Ascenta Capital led Cardurion’s Series B financing, with participation by new investors NEA, GV (founded as Google Ventures), Fidelity Management & Research Co., Millennium Management, Farallon Capital Management, Invus, Blue Owl Healthcare Opportunities, Delos Capital, and Digitalis Ventures—plus existing investors Bain Capital Life Sciences and Bain Capital Private Equity.

In connecting with the latest financing, Cardurion has appointed three people to its board: Evan Rachlin, MD, co-founder and managing partner of Ascenta Capital, Dan Lynch, executive venture partner with GV; and Edward Mathers, a partner on NEA’s healthcare team focused on biotechnology and specialty pharmaceuticals investments.
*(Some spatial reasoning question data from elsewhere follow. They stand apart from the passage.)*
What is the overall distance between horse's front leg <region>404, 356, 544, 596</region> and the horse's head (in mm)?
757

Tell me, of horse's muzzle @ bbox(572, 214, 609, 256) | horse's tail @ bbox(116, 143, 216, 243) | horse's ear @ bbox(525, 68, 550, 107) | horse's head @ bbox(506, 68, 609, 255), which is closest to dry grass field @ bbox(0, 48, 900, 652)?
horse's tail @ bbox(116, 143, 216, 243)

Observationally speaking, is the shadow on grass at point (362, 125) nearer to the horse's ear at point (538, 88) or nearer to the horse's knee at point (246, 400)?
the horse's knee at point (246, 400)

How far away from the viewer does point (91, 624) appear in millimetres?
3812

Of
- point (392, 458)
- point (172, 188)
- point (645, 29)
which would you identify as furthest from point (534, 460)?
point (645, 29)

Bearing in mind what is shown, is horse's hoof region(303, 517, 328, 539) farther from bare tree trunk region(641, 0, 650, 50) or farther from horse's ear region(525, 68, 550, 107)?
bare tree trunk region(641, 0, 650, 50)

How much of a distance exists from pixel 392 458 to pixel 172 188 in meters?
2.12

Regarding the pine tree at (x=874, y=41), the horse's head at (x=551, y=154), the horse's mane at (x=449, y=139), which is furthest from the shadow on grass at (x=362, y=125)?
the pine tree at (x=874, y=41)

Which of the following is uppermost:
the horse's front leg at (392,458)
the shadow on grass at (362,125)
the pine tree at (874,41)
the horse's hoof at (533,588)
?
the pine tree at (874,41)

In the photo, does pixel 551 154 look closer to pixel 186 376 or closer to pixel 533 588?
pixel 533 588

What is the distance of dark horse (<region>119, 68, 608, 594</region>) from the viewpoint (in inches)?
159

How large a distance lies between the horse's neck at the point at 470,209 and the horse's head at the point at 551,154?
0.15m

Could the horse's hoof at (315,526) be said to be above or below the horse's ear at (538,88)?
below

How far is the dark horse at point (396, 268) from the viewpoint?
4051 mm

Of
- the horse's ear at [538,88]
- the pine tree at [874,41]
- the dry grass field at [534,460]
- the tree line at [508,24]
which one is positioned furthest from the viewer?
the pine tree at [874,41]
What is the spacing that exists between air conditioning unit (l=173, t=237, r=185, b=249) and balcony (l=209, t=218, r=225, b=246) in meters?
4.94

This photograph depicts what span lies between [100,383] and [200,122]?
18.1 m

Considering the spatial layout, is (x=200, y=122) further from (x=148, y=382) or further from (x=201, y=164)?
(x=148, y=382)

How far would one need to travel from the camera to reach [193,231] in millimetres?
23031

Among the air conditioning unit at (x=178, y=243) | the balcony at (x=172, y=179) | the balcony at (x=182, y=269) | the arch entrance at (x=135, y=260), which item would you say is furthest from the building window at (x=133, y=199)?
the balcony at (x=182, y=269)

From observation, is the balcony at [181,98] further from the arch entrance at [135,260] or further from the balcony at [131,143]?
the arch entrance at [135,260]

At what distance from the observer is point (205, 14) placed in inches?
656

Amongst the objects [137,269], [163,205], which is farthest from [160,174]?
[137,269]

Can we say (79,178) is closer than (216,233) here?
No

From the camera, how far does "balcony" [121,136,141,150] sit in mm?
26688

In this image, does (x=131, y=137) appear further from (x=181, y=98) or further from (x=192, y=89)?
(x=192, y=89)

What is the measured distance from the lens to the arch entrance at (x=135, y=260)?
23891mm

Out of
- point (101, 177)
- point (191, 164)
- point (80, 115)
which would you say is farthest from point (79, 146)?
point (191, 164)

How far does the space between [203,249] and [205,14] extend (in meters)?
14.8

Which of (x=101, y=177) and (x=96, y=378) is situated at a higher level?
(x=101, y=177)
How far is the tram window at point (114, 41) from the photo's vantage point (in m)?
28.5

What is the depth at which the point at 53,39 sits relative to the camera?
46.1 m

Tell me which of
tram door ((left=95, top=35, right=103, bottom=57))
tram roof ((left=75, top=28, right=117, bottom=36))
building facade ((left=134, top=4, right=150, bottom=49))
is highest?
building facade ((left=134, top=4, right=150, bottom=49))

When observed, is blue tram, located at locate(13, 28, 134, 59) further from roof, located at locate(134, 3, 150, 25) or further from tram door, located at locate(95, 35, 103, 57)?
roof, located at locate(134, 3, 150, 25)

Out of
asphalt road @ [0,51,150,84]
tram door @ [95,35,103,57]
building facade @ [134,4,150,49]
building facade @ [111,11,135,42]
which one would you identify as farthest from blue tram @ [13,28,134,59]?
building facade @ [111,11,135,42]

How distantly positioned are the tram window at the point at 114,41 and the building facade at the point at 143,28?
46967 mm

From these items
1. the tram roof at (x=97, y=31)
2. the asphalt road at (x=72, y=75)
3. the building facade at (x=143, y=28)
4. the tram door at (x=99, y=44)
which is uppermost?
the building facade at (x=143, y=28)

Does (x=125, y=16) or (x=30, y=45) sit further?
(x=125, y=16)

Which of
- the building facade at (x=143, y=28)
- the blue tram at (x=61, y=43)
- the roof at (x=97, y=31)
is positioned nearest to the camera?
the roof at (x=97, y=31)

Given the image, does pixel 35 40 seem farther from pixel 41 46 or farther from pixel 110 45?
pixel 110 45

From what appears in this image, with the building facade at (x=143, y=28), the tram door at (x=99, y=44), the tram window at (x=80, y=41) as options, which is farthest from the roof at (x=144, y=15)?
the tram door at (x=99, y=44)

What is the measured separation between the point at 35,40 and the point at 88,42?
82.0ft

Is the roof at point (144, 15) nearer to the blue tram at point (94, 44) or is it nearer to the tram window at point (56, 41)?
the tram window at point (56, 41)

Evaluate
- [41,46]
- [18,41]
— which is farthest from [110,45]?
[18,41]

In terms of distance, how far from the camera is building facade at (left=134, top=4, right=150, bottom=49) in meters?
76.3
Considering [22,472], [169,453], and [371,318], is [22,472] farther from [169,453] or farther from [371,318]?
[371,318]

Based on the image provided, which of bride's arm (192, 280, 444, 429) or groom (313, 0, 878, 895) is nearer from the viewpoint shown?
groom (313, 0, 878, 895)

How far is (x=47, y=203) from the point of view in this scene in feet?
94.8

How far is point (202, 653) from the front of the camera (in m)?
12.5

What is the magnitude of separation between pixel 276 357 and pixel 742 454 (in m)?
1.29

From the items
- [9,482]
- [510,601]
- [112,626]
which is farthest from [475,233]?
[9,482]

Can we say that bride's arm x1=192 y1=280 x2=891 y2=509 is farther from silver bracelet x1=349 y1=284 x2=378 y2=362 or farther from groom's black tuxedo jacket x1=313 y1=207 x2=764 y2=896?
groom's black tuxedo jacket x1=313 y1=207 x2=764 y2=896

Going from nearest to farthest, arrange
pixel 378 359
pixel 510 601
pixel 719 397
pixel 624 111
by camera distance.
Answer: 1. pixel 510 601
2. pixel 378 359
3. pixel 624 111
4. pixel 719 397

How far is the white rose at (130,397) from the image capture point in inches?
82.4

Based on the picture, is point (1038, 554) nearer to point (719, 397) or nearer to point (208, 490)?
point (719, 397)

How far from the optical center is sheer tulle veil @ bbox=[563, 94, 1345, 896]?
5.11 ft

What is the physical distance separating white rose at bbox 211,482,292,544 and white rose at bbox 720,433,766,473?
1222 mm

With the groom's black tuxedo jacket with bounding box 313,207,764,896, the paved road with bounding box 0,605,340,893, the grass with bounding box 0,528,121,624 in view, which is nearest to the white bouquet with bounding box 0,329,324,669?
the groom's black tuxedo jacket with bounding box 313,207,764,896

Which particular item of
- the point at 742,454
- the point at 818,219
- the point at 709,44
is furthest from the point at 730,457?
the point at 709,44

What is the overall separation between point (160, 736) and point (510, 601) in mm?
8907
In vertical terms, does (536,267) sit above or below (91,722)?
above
The Series B brings to over $500 million the total funding Cardurion has raised since it was founded in 2017. That includes an up-to-$300 million Series A round from Bain in 2021, pre-Series A funding from Polaris Partners, and financing from Takeda in August 2017.

Cardurion’s current workforce consists of about 65 employees—50 based in the United States and the other 15 at an R&D facility in Shonan, Japan. The Japan location dates back to Cardurion’s founding in 2017 involving a transaction with Takeda.

“We continue to expand our team to support our growing clinical footprint and pipeline,” Lawrence added.